++++ PROVIDED RECORDS

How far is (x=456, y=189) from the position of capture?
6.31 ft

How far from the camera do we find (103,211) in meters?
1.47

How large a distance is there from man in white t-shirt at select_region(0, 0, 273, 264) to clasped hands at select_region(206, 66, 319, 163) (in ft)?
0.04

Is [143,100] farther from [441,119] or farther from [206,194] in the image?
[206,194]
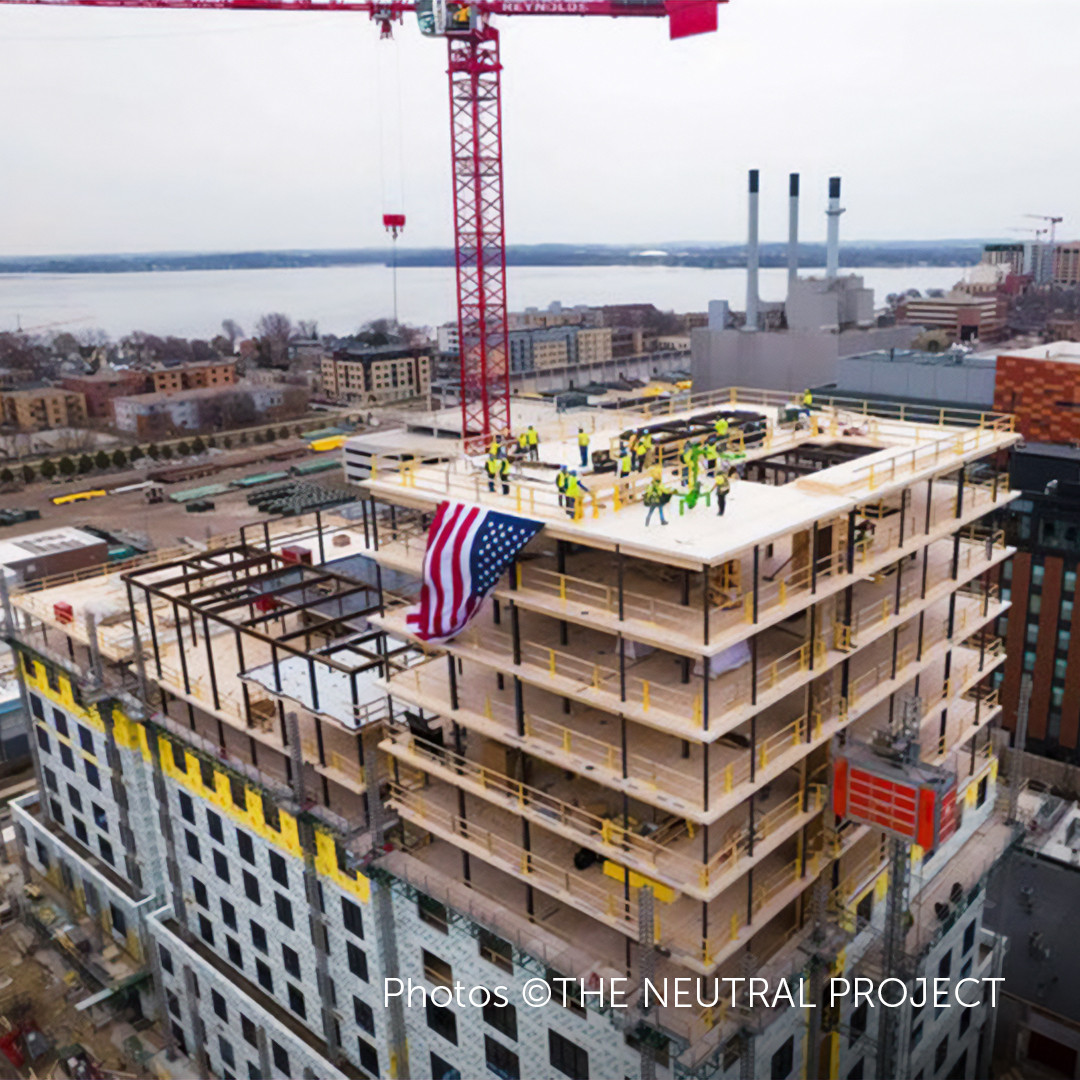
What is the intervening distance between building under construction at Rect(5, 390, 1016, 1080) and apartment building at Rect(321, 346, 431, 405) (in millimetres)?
157095

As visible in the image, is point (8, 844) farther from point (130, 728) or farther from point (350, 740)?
point (350, 740)

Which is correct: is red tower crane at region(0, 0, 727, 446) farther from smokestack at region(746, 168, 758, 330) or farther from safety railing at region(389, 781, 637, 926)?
safety railing at region(389, 781, 637, 926)

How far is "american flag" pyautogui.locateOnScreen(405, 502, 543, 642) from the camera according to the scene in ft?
68.5

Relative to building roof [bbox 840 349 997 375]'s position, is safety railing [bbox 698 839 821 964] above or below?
below

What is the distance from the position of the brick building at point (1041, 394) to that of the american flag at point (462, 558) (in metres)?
57.9

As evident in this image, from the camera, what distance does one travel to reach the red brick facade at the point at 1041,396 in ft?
219

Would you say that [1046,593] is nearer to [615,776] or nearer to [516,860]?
[516,860]

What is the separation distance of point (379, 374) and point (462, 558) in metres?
173

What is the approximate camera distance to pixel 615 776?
68.9ft

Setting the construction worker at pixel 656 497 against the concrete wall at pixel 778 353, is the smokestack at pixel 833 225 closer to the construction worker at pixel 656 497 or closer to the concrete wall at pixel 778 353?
the concrete wall at pixel 778 353

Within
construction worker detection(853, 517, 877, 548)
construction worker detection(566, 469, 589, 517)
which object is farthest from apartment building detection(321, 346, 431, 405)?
construction worker detection(566, 469, 589, 517)

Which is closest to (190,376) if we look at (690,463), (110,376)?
(110,376)

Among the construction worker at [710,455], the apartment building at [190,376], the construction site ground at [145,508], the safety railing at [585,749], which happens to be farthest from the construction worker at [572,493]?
the apartment building at [190,376]

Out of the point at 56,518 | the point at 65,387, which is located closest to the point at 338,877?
the point at 56,518
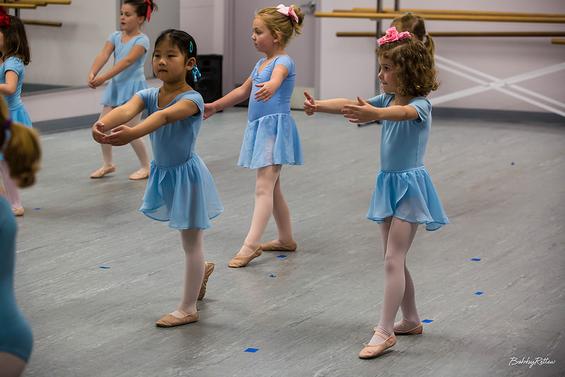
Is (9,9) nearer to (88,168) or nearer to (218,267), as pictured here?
(88,168)

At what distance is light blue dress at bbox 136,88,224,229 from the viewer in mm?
3721

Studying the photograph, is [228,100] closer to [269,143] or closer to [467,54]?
[269,143]

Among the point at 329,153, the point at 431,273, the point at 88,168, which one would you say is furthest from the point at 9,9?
the point at 431,273

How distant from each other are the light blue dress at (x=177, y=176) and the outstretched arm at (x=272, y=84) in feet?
2.03

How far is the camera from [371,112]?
3297 millimetres

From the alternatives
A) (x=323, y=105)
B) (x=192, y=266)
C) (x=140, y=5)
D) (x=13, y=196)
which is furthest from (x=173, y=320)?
(x=140, y=5)

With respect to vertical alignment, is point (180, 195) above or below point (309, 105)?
below

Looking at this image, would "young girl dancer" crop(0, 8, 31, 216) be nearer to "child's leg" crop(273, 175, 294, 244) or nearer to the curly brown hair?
"child's leg" crop(273, 175, 294, 244)

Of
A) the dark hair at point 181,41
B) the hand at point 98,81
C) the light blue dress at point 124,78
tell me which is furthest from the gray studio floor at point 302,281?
the dark hair at point 181,41

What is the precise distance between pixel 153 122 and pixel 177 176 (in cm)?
35

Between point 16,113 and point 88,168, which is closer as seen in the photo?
point 16,113

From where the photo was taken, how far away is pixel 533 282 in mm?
4395

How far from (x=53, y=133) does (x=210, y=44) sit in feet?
8.13

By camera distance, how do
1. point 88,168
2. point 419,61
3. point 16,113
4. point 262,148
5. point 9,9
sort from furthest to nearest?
point 9,9, point 88,168, point 16,113, point 262,148, point 419,61
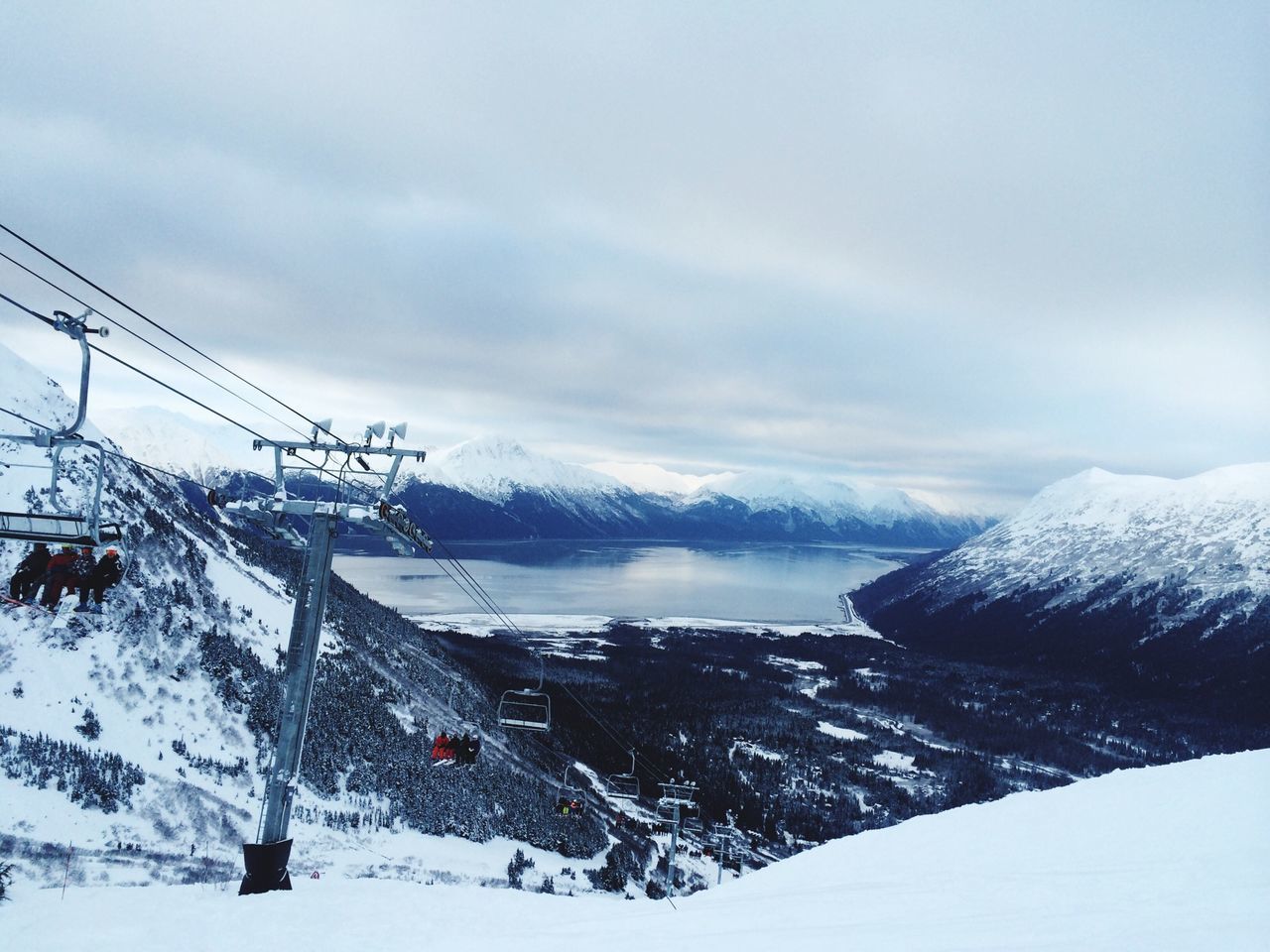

++++++++

**TASK STATEMENT**
Which lines in the data above contain the word "flag"? List each of those lines in full.

**FULL RESPONSE**
How far is "american flag" pyautogui.locateOnScreen(405, 502, 543, 642) from the camera according to the scene in ft?
What is the distance from the position of the brick building at point (1041, 394) to that of the american flag at point (462, 558) (in metres)?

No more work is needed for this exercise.